Luxenbergs these[bewerken | brontekst bewerken]

Het Arabisch is een zogenaamd ‘defectief’ schrift: er worden alleen medeklinkers mee geschreven. Daarnaast werden meerdere medeklinkers met dezelfde tekens aangeduid. In het Arabische schrift uit de zevende eeuw worden zeventien tekens gebruikt voor 28 medeklinkers. Slechts zeven tekens in dit schrift zijn ondubbelzinnig. Ongeveer een eeuw na de eerste codificatie van de Koran werden aan de medeklinkertekens zogenaamde ‘diakritische punten’ toegevoegd, waardoor de verschillende medeklinkers van elkaar konden worden onderscheiden. Ongeveer drie eeuwen later zijn er ook klinkertekens aan de Korantekst toegevoegd, al werd er al wel eerder geëxperimenteerd met vormen van klinkernotatie.

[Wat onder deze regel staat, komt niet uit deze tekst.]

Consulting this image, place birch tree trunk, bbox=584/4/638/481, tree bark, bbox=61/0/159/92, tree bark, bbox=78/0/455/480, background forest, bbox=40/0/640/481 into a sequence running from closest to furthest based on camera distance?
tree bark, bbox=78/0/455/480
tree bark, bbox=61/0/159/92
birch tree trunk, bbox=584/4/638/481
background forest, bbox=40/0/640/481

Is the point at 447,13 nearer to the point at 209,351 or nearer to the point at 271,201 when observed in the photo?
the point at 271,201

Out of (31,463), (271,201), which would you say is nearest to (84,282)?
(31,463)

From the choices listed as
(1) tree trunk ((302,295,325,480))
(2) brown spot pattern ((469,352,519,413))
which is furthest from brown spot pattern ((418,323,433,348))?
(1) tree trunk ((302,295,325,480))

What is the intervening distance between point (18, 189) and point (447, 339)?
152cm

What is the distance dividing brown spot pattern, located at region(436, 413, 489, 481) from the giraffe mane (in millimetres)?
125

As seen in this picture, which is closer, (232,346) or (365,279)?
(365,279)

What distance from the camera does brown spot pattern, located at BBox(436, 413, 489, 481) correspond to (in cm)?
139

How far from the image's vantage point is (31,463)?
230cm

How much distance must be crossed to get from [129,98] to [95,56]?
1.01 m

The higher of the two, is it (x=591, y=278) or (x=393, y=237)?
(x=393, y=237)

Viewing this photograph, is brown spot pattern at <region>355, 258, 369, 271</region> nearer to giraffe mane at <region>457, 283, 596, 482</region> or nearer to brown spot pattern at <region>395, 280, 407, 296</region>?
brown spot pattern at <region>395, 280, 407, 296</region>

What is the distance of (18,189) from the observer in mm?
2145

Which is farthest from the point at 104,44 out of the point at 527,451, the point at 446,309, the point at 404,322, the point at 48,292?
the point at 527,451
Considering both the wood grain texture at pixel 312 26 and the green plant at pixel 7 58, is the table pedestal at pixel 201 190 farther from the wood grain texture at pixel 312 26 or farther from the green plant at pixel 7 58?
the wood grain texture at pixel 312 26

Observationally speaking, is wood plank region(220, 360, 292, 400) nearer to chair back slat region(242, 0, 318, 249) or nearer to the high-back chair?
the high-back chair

De tekst van de Koran is vaak bondig en lastig te interpreteren. Een aantal verzen uit de Koran die de vroege Korancommentator Tabari al niet makkelijk wist te duiden, of waar moderne westerse vertalers moeite mee hadden, voorziet Luxenberg van een herinterpretatie door te kijken naar mogelijke wijzigingen in de notatie van diakritische punten en klinkers. Hij betrekt daar het - al langer bekende - gegeven bij dat in de Koran leenwoorden voorkomen uit het Syrisch.

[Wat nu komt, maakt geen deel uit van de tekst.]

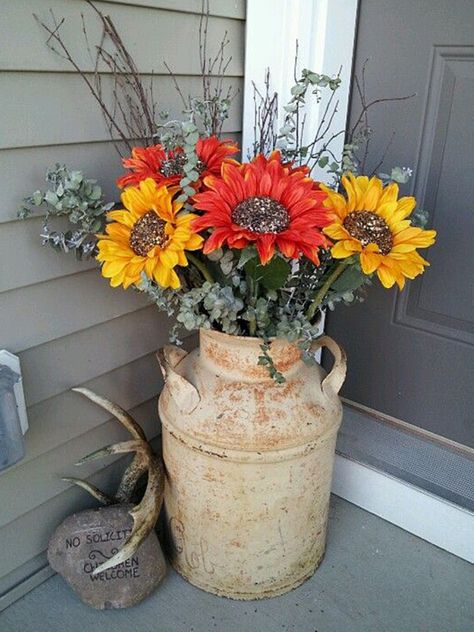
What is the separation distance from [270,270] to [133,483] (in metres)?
0.80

Een voorbeeld: in soera Het Geslacht van Imraan 96 staat ‘Voorzeker, het eerste huis dat voor de mensheid bestemd werd, is dat te Bakka vol van zegeningen en als richtsnoer voor alle werelden.’ Alle Korancomentatoren gaan ervan uit dat ‘Bakka’ een alternatieve plaatsnaam is voor ‘Mekka’. Het zou zijn afgeleid van het werkwoord bakka dat ‘dringen’ betekent. Dat zou op zijn beurt weer slaan op de pelgrims die zich in Mekka rond de Ka'aba verdringen. Zowel de naam als de gelegenheidsetymologie zijn niet erg waarschijnlijk. De Griekse geograaf Ptolemeus kent de plaats al als ‘Makoraba’, een woord dat in verband gebracht wordt met de betekenis ‘heiligdom’.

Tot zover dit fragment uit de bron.